I'm trying out o3-pro now with some algorithmic questions. It seems to be doing alright, but it's taking an awfully long time (as expected) and the UIs seem to time out a lot, especially the Android app and the MacOS desktop app. The web interface seems the least flaky, but that's not saying much.

I had my own programming question for a while, which all models from all vendors been robustly failing so far. It is a known problem with surprisingly few published implementations as it had never been a part of leetcode, Euler or typical homework assignments. Yesterday o3-pro cleared it, using a more obscure algorithm I never even heard of.

  • Can you provide the details? Sounds intriguing

    • The frustrating thing about private problems like this is that if you respond to requests like this, it'll become part of the training data. I'm fairly certain HN is scraped because several AIs know my HN alias and can replicate my style of writing on demand.

      PS: Thinking about it... that is a very specific kind of disturbing feeling that only prolific online commenters can experience...

      There's a soulless machine someone made that -- out of billions of people on the planet -- specifically knows me by name and at some level understands how I think and see the world.

      That's not even its explicit purpose! It and its maker have never met me, interacted with me, or singled me out in any way. Yet... it knows my voice and can copy it on demand.

      3 replies →

    • I'm not varjag, but I can give you a flavour of the problems I've tried:

      ---

      Here's an algorithmic problem:

      You are getting a stream of n unsorted number (say over a network socket, but it doesn't matter). You don't know n upfront. We want to find the k largest numbers in that stream.

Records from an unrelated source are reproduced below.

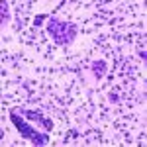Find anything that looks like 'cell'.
<instances>
[{
    "label": "cell",
    "instance_id": "1",
    "mask_svg": "<svg viewBox=\"0 0 147 147\" xmlns=\"http://www.w3.org/2000/svg\"><path fill=\"white\" fill-rule=\"evenodd\" d=\"M47 34L53 37L55 43H61V45H67L75 39L77 35V30L73 26H69L67 22H61V20H49L47 24Z\"/></svg>",
    "mask_w": 147,
    "mask_h": 147
},
{
    "label": "cell",
    "instance_id": "2",
    "mask_svg": "<svg viewBox=\"0 0 147 147\" xmlns=\"http://www.w3.org/2000/svg\"><path fill=\"white\" fill-rule=\"evenodd\" d=\"M10 120H12V124L18 127V131H20L26 139H32V141L37 143V145H45L47 143V136L45 134H41V131L34 129L30 124H26V122H24V116L20 112H10Z\"/></svg>",
    "mask_w": 147,
    "mask_h": 147
},
{
    "label": "cell",
    "instance_id": "3",
    "mask_svg": "<svg viewBox=\"0 0 147 147\" xmlns=\"http://www.w3.org/2000/svg\"><path fill=\"white\" fill-rule=\"evenodd\" d=\"M22 116H24V118H28V120H32V122H35V124L43 125L47 131L53 127V122L47 120V118H43V114H39V112H32V110H28V112H22Z\"/></svg>",
    "mask_w": 147,
    "mask_h": 147
},
{
    "label": "cell",
    "instance_id": "4",
    "mask_svg": "<svg viewBox=\"0 0 147 147\" xmlns=\"http://www.w3.org/2000/svg\"><path fill=\"white\" fill-rule=\"evenodd\" d=\"M90 67L94 69V75H96V79H100L102 75H104V71H106V61H92Z\"/></svg>",
    "mask_w": 147,
    "mask_h": 147
},
{
    "label": "cell",
    "instance_id": "5",
    "mask_svg": "<svg viewBox=\"0 0 147 147\" xmlns=\"http://www.w3.org/2000/svg\"><path fill=\"white\" fill-rule=\"evenodd\" d=\"M6 20H8V2L2 4V22H6Z\"/></svg>",
    "mask_w": 147,
    "mask_h": 147
},
{
    "label": "cell",
    "instance_id": "6",
    "mask_svg": "<svg viewBox=\"0 0 147 147\" xmlns=\"http://www.w3.org/2000/svg\"><path fill=\"white\" fill-rule=\"evenodd\" d=\"M41 20H43V16H37V18H35V26H39V24H41Z\"/></svg>",
    "mask_w": 147,
    "mask_h": 147
}]
</instances>
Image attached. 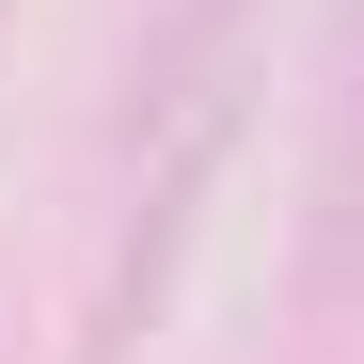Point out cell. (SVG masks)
<instances>
[{
  "mask_svg": "<svg viewBox=\"0 0 364 364\" xmlns=\"http://www.w3.org/2000/svg\"><path fill=\"white\" fill-rule=\"evenodd\" d=\"M348 301H364V95H348V127L317 159V222H301V317L348 333Z\"/></svg>",
  "mask_w": 364,
  "mask_h": 364,
  "instance_id": "obj_2",
  "label": "cell"
},
{
  "mask_svg": "<svg viewBox=\"0 0 364 364\" xmlns=\"http://www.w3.org/2000/svg\"><path fill=\"white\" fill-rule=\"evenodd\" d=\"M237 127H254V0H159L127 48V95H111L95 143V301H80V364H127L143 317L191 269V222L222 191Z\"/></svg>",
  "mask_w": 364,
  "mask_h": 364,
  "instance_id": "obj_1",
  "label": "cell"
}]
</instances>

      You can use O(n) time and O(k) space. We are in the comparison model.

      The items arrive one by one, if you want to refer to any earlier item, you need to store it yourself (and it counts against your O(k) budget.)

      Is this possible? If yes, please give me the algorithm. If not, please sketch a proof showing that it's not possible.

      ---

      The above is indeed solvable in linear time, it's fairly easy for a human to figure out. Another one (and this on is rather hard, took me a few years and I'm writing up a paper):

      ---

      Here's an algorithmic problem:

      You are given a sequence of opening and closing parens. Each item in the sequence has a positive weight. We want to find the _heaviest_ balanced subsequence in linear time in the comparison model, or prove that this task is not possible.

      I'm ok with randomised algorithms. In that case, I want expected worst-case linear time, where the expectation is taken over the random bits and the worst-case over the inputs.

      ---

      The above task is really solvable in linear time, and even deterministically. But so far no AI model has beaten it. As far as I can tell, it's a new result, despite looking fairly elementary.